What you should do: Pull the text from each of the records below and reproduce it character for character, leaving out the pictures.

*** Material provided ***

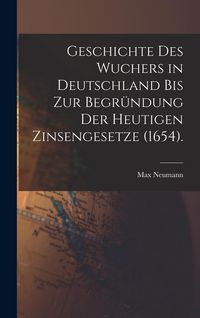 Produktbild: Geschichte des Wuchers in Deutschland bis zur Begr&uuml;ndung der heutigen Zinsengesetze (1654).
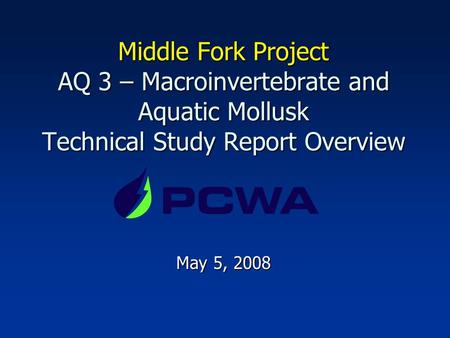 Middle Fork Project AQ 3 – Macroinvertebrate and Aquatic Mollusk Technical Study Report Overview May 5, 2008.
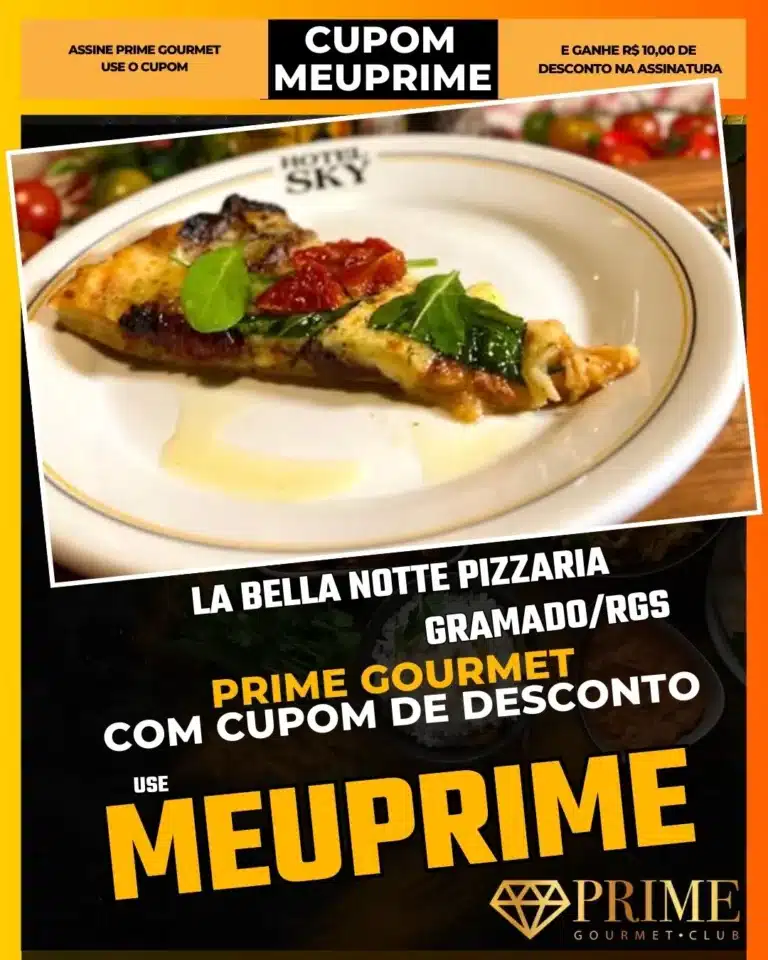 La Bella Notte Gramado,Rodízio Barato Gramado,Prime Gourmet Desconto,Pizzaria Simples,Jantar Econômico,Cupom MEUPRIME,Pizza Doce,Onde comer pizza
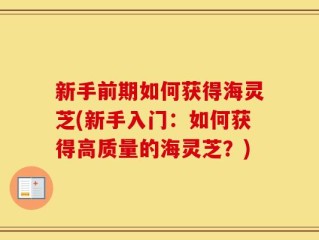 新手前期如何获得海灵芝(新手入门：如何获得高质量的海灵芝？)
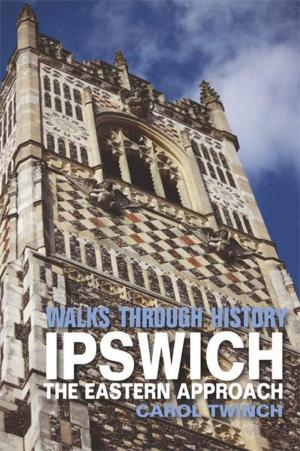 bigCover of the book Walks Through History - Ipswich: The Eastern Approach by 
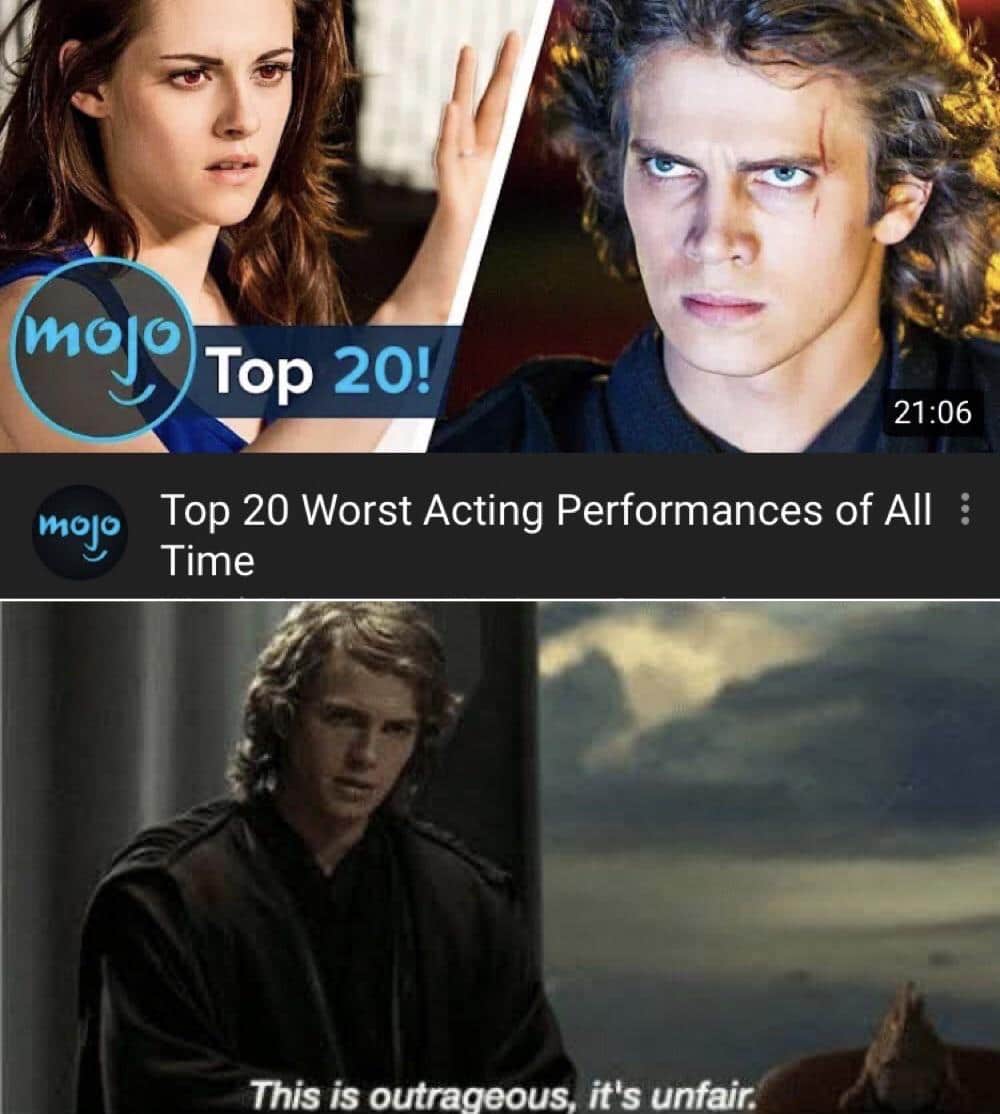 prequel-memes star-wars-memes prequel-memes text: b10Jo TOP 20! 21 Top 20 Worst Acting Performances of All hiOJO Time This is outrageous, it's unfair.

***

Answer section:
 Produktbild: Geschichte des Wuchers in Deutschland bis zur Begr&uuml;ndung der heutigen Zinsengesetze (1654).
 Middle Fork Project AQ 3 – Macroinvertebrate and Aquatic Mollusk Technical Study Report Overview May 5, 2008.
 La Bella Notte Gramado,Rodízio Barato Gramado,Prime Gourmet Desconto,Pizzaria Simples,Jantar Econômico,Cupom MEUPRIME,Pizza Doce,Onde comer pizza
 新手前期如何获得海灵芝(新手入门：如何获得高质量的海灵芝？)
 bigCover of the book Walks Through History - Ipswich: The Eastern Approach by 
 prequel-memes star-wars-memes prequel-memes text: b10Jo TOP 20! 21 Top 20 Worst Acting Performances of All hiOJO Time This is outrageous, it's unfair.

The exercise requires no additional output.